If you have done some setup, such as setting a password for the root account or creating a user to login with, then use mysql -u <username> -p.
User Accounts
Connecting as Root
For previous versions of MySQL, it was standard to default the root user as a login user with a password of root. This is no longer the default, but can easily be set with a few commands. First, enter the MySQL shell.
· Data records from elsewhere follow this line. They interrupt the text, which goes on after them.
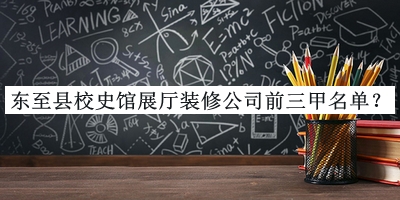 东至县校史馆展厅装修公司前三甲名单公布，良心推荐
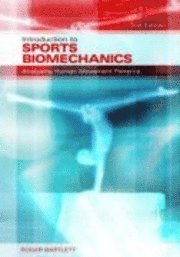 Introduction to Sports Biomechanics (h�ftad)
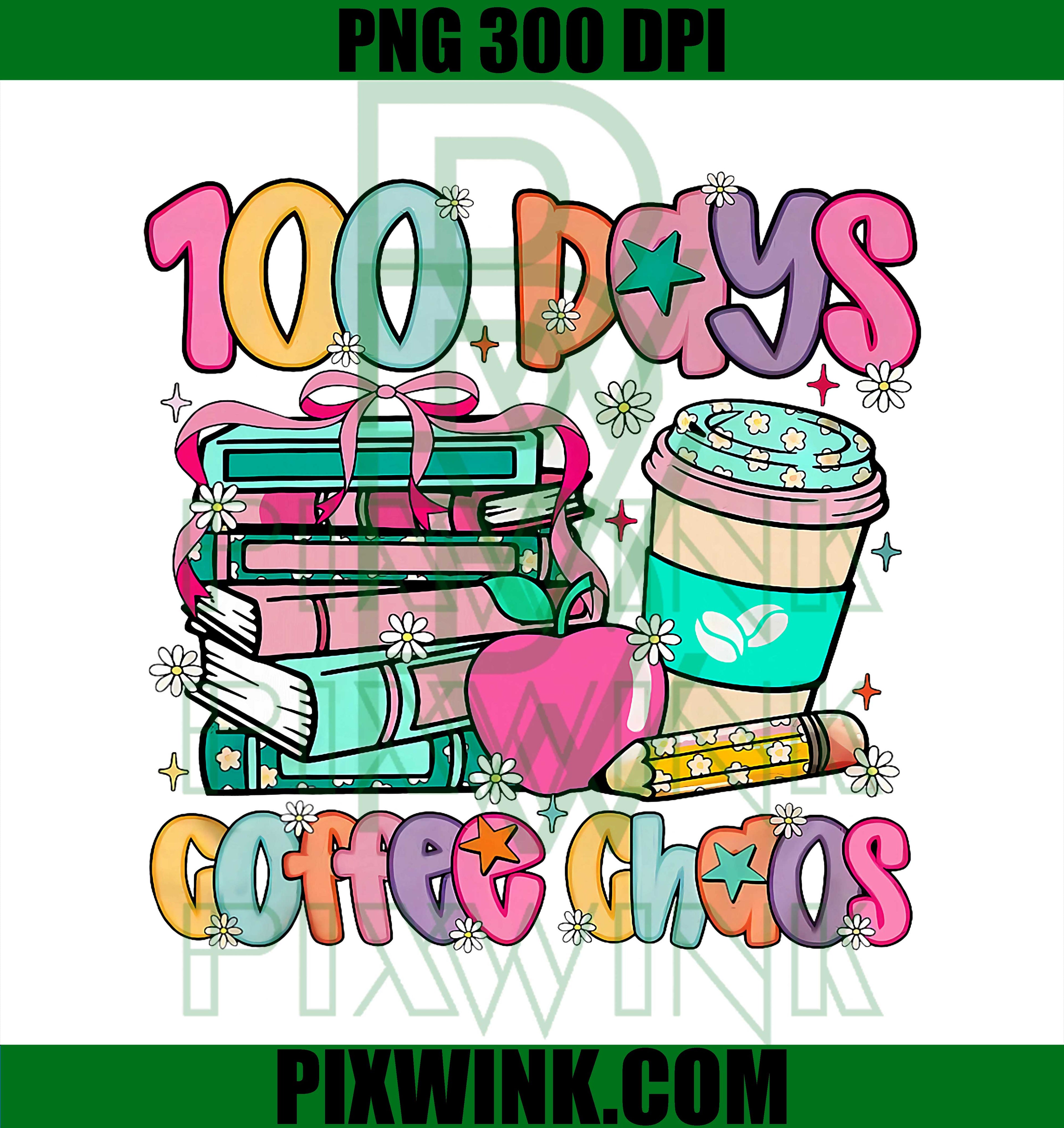 100 Days of Coffee Chaos PNG, 100th Day of School Funny Teacher PNG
Then enter:
ALTER USER 'root'@'localhost' IDENTIFIED WITH mysql_native_password BY 'root';
- This will set the root user's password to "root".
- Alternatively, alter the password to whatever you desire, if you want to add a tiny bit more security (setting root as a login-able password user is still not very recommended for security reasons).
FLUSH PRIVILEGES;
- This ensures that changes will propagate through the server without a reboot.
Once set, the sudo mysql command will likely no longer work. Instead, login with root as mysql -u root -p.
Adding a New User Account
Add a new user account with:
CREATE USER '<username>'@'localhost' IDENTIFIED BY '<password>';
Where username and password are replaced by the desired username and password for the user account.
User Permissions
Once created, a user account needs to be given permission in order to be useful at all. Note that, from a security standpoint, it's always best to give the minimum possible permissions necessary for the user to do their job.
Full Permissions
To give a user full permissions (like the root account), launch the MySQL Shell, then run:
GRANT ALL PRIVILEGES ON *.* TO '<username>'@'localhost' WITH GRANT OPTION;
- Where
usernameis replaced by the name of the user account to adjust.
FLUSH PRIVILEGES;
- This ensures that changes will propagate through the server without a reboot.